● What to produce: An exact copy is needed of the lines in the entries below from the line with "Educational Podcasting: digital" up to and including the line with "Mookie Betts le", and of nothing else. Leave the pictures out.

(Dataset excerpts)
↓

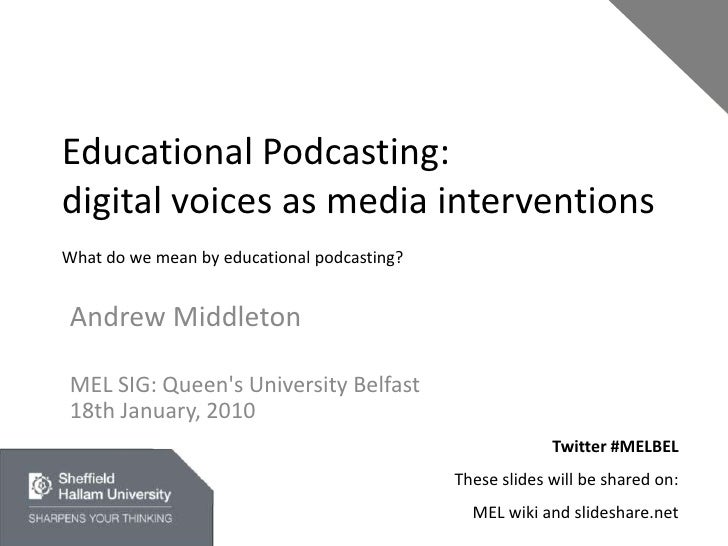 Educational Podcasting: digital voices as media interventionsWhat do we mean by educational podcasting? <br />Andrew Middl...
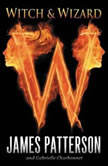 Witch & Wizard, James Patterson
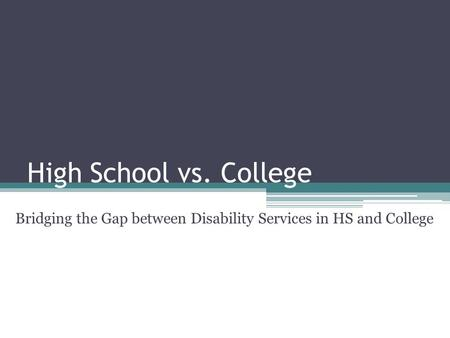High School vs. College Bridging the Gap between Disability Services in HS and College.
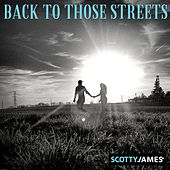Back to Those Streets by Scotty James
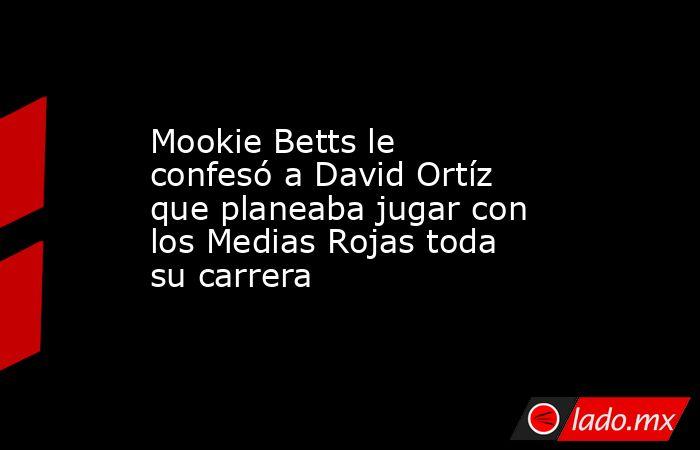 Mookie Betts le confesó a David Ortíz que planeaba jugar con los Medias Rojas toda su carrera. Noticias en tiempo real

↑
↓

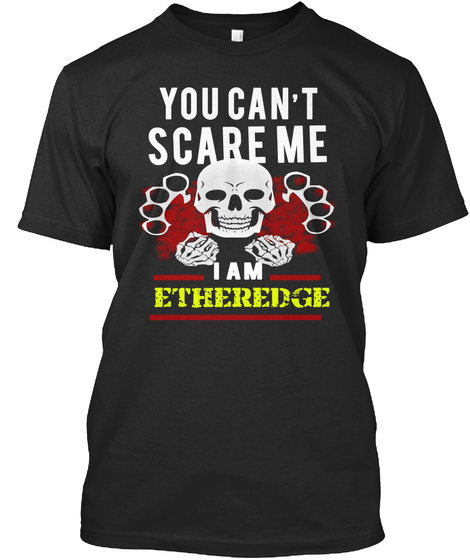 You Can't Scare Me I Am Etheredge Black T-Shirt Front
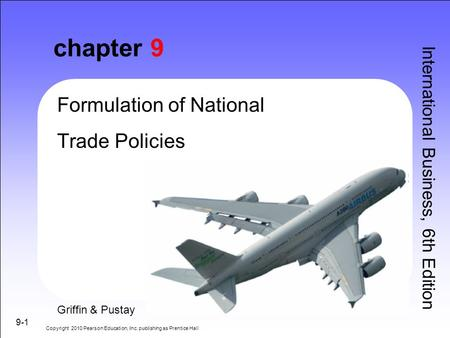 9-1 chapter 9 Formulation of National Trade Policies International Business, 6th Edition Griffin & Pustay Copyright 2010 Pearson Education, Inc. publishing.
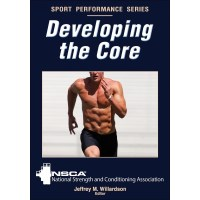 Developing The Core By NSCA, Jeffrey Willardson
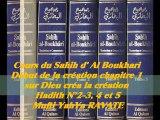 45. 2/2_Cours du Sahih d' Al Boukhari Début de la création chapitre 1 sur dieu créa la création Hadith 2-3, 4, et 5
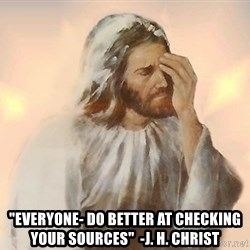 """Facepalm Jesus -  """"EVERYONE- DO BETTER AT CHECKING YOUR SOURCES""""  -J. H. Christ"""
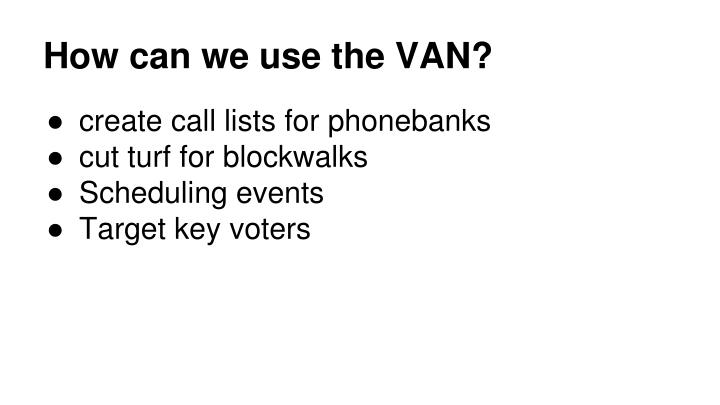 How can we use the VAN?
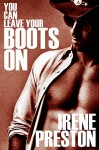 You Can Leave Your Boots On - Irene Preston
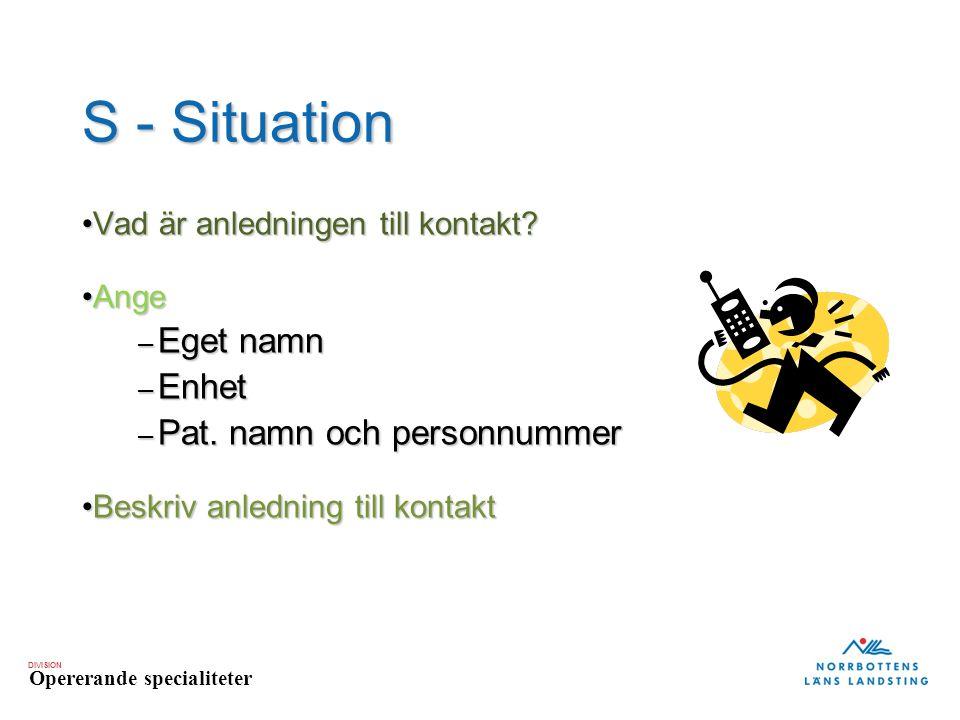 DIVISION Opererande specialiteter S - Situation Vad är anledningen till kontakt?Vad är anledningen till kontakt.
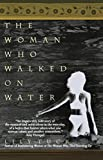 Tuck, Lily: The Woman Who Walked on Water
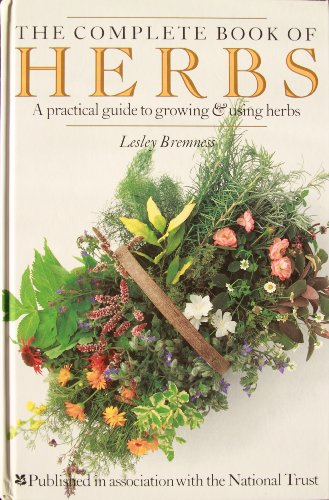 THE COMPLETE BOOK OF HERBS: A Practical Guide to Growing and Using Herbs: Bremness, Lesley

↑
↓

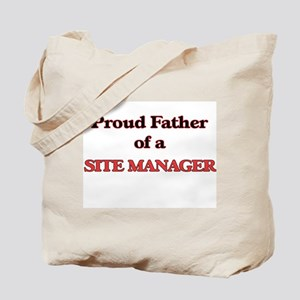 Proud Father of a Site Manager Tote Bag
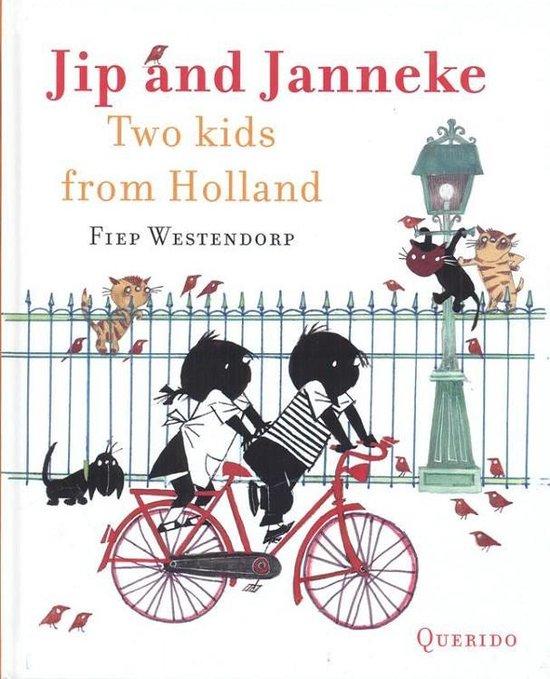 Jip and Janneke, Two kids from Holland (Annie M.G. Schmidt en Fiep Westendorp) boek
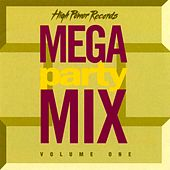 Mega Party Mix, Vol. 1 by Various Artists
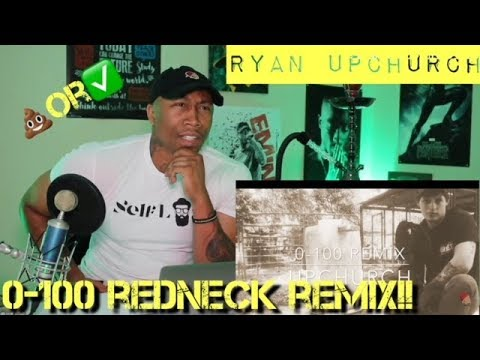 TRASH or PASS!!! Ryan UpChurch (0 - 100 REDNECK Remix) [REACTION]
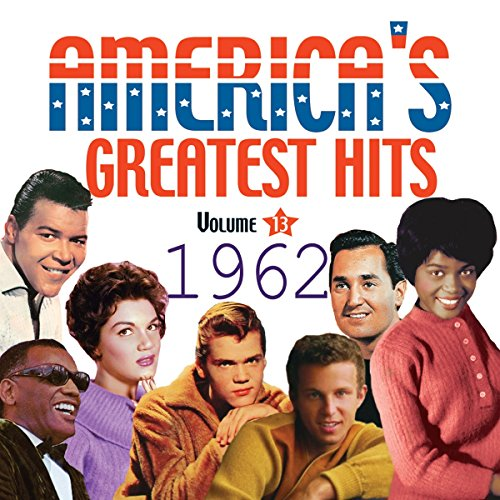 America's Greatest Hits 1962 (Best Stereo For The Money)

↑

● Output for this task:
 Educational Podcasting: digital voices as media interventionsWhat do we mean by educational podcasting? <br />Andrew Middl...
 Witch & Wizard, James Patterson
High School vs. College Bridging the Gap between Disability Services in HS and College.
Back to Those Streets by Scotty James
 Mookie Betts le confesó a David Ortíz que planeaba jugar con los Medias Rojas toda su carrera. Noticias en tiempo real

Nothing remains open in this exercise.